• **Directions for this task**: Rewrite the lines beginning at the one that contains "Which specific item from" and ending after the one that contains "3.98 metres", substituting "child's red coat" for "boy's red jacket" everywhere and leaving everything else unchanged. Give only those lines, and omit the pictures.
=== Records shown ===
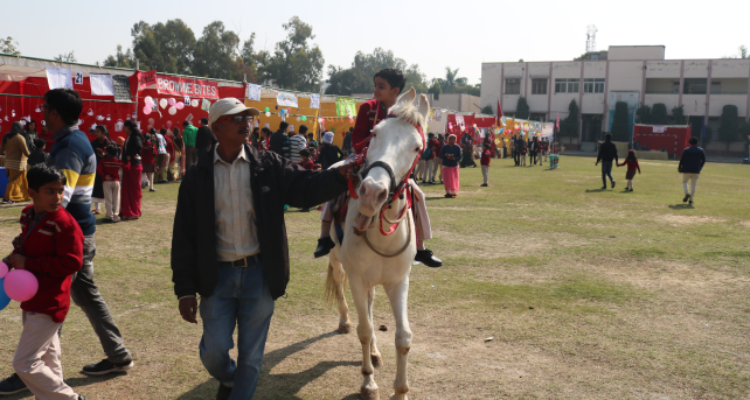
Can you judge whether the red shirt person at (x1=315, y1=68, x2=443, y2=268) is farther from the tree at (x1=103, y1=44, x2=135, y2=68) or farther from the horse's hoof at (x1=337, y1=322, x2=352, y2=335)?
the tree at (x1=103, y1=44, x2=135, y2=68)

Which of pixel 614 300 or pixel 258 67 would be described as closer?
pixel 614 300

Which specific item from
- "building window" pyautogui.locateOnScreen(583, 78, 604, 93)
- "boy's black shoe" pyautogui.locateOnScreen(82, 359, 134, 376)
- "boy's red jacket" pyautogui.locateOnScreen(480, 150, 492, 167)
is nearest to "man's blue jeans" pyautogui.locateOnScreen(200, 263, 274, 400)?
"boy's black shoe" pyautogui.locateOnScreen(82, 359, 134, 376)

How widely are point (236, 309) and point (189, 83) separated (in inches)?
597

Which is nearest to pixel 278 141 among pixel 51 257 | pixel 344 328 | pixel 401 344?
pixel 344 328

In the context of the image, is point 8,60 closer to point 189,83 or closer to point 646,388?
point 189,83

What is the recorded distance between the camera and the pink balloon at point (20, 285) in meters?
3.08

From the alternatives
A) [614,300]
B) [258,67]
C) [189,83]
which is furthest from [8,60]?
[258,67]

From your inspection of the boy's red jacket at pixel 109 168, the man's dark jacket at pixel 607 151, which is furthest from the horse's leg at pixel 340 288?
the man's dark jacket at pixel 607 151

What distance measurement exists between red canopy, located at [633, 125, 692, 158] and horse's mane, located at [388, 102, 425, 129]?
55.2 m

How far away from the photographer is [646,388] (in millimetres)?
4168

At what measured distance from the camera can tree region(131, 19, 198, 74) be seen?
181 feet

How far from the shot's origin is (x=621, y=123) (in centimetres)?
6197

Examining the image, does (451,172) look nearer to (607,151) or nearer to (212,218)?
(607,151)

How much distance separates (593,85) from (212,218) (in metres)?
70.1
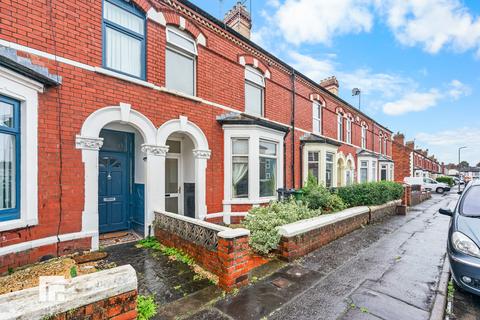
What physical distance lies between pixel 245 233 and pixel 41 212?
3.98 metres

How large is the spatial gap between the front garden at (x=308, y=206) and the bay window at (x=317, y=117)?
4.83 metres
===
• **Finished task**:
Which specific item from
- "building window" pyautogui.locateOnScreen(583, 78, 604, 93)
- "boy's black shoe" pyautogui.locateOnScreen(82, 359, 134, 376)
- "child's red coat" pyautogui.locateOnScreen(480, 150, 492, 167)
is nearest to "man's blue jeans" pyautogui.locateOnScreen(200, 263, 274, 400)?
"boy's black shoe" pyautogui.locateOnScreen(82, 359, 134, 376)

How widely are point (236, 309) and point (189, 83) separated (in inches)?
597

Which is nearest to pixel 278 141 among pixel 51 257 | pixel 344 328 | pixel 401 344?
pixel 344 328

In the context of the image, is point 8,60 closer to point 189,83 or closer to point 646,388?
point 189,83

What is the recorded distance between the camera and the pink balloon at point (20, 285) in meters?
3.08

From the alternatives
A) [614,300]
B) [258,67]
C) [189,83]
which is furthest from [8,60]?
[258,67]

From your inspection of the child's red coat at pixel 109 168, the man's dark jacket at pixel 607 151, which is furthest from the horse's leg at pixel 340 288?
the man's dark jacket at pixel 607 151

What distance measurement exists between red canopy, located at [633, 125, 692, 158] and horse's mane, located at [388, 102, 425, 129]?
55.2 m

How far away from the photographer is [646,388] (in millimetres)?
4168

At what measured distance from the camera can tree region(131, 19, 198, 74) be seen?
181 feet

How far from the shot's origin is (x=621, y=123) (in centimetres)?
6197

Examining the image, does (451,172) look nearer to (607,151) or nearer to (212,218)?
(607,151)

How much distance separates (593,85) from (212,218) (in metres)?
70.1
What physical distance lies between pixel 245 233 and pixel 41 212?
3.98 metres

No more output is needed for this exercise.